355 tahun lalu. 30 Agustus 1666 hingga 30 September 1666. Hanya makan waktu sebulan, Kota Pariaman takluk ke tangan pasukan Kapitan Jonker dan Arung Palakka.
Pasukan Jonker dikenal hanya bercelana pendek. Bersenjata parang besar, seperti sering terlihat dipakai Kapitan Pattimura dalam buku sejarah anak-anak sekolah.

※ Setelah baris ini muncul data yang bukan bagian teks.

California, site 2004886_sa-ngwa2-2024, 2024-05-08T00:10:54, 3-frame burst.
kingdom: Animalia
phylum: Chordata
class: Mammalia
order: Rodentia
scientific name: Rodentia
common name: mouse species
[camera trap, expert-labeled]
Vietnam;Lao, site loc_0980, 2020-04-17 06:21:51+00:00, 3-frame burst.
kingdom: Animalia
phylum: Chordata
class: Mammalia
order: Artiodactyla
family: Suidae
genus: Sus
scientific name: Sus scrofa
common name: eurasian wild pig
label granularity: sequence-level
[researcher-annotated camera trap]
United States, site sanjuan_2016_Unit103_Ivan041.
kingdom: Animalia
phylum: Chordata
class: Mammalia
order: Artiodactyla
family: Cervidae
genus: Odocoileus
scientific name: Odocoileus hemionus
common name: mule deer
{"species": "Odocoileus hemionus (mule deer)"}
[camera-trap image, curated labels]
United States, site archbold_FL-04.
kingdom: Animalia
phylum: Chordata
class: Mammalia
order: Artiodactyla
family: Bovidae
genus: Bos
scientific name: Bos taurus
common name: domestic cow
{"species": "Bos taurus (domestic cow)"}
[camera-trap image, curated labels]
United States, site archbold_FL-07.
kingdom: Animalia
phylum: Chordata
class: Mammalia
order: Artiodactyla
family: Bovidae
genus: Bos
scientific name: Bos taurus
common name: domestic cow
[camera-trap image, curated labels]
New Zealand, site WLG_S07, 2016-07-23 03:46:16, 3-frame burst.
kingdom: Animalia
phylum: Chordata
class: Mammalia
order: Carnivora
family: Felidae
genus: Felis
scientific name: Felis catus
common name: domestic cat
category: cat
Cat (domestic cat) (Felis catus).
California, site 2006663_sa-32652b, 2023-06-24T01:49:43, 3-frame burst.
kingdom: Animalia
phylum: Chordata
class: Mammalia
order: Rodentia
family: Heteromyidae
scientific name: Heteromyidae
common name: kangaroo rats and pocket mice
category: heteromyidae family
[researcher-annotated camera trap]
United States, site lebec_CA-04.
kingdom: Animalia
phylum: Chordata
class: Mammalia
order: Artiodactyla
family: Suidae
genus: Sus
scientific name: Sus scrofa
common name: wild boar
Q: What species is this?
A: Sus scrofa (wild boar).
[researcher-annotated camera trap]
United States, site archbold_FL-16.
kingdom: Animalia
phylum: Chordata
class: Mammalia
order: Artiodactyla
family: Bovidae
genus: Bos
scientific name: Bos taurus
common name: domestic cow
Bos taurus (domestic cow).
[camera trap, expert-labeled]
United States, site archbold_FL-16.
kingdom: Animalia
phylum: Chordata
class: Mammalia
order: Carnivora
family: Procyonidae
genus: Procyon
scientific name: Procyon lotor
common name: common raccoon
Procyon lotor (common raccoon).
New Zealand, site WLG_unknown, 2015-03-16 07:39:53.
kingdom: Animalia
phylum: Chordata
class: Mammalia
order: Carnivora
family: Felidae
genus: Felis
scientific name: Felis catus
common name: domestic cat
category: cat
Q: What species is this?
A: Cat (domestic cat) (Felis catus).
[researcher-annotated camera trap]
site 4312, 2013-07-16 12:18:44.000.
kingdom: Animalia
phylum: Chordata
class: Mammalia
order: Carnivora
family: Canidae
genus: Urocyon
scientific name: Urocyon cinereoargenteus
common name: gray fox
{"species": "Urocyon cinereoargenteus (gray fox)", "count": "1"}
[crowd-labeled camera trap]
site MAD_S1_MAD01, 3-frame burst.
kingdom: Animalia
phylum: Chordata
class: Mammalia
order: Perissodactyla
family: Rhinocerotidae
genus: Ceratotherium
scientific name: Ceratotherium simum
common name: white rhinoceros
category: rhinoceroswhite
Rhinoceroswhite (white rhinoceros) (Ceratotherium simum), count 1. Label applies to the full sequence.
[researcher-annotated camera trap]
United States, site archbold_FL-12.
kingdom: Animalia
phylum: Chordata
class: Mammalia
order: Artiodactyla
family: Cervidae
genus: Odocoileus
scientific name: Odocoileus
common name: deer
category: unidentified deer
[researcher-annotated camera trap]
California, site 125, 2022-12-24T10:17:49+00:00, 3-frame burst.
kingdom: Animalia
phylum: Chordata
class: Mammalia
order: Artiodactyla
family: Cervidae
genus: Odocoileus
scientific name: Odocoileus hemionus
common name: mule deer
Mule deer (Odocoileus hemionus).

Pelindung badan berupa perisai.
Berhubungan atau tidak, pasukan infanteri paling ditakuti Napoleon Bonaparte ketika meluluh-lantak Eropa 150 tahun kemudian, juga bercelana pendek.
Perang berdarah antara VOC Belanda menghadapi orang Pariaman sudah berlangsung empat bulan.
Dari 200 orang perwira dan serdadu ekspedisi VOC yang menyerbu Pariaman pada April 1666, hanya 70 orang yang kembali ke Batavia dalam keadaan hidup dan luka. 130 orang tewas, baik dalam area peperangan, atau luka yang tak sembuh.
Lima tahun luntang-lantung sebagai budak VOC di Batavia, membuat hubungan Ahmad Sangaji dari Pulau Seram (Barat) dan Arung Palakka dari Soppeng (Bone) berubah menjadi persahabatan. Putaran abad lebih memilih nama Kapitan Jonker, ketimbang Ahmad Sangaji.
Sangaji menerima panggilan Kapitan Jonker, bukan dari sertifikat kepangkatan yang dikeluarkan VOC. Kapitan adalah panggilan dari pengikut Sangaji yangg mayoritas Kristen. Jonker adalah sebutan Belanda terhadap anak muda Muslim asal pulau penuh rempah itu.
Perang Jonker – Palakka di Kota Pariaman tercatat sebagai metode penggunaan pasukan boemi poetra pertama bagi VOC dalam penaklukan Sumatera. Area kekuasaan yang semakin meluas membuat konglomerat penguasa VOC kian bernafsu merekrut suku-suku laut, pulau dan pesisir Nusantara lain.
Bertahun aku menelusuri sosok bernama Kapitan Jonker ini. Jauh melebihi rasa hausku atas sosok Arung Palakka. Duet Jonker Sangaji dan Arung Palakka inilah yang menjatuhkan mentalitas pasukan terlatih Kota Pariaman. Pasukan bayaran VOC asal Eropa berhasil dikalahkan sekali tekuk. Gabungan strategi perang kota dan perang gerilya yang digunakan tentara Pariaman memicu kengerian serdadu-serdadu Eropa.
150 tahun sebelum Jonker – Palakka berperang di kota kelahiranku itu, Tome Pires sudah mencatat kedudukan strategis Pariaman. Tahun 1513, Pires menyebut Pariaman – Tiku – Barus sebagai segitiga emas pantai barat Sumatera. Persentuhan yang terus-menerus orang Pariaman dengan orang-orang berkulit putih yang turun dari kapal-kapal layar sudah berlangsung lama.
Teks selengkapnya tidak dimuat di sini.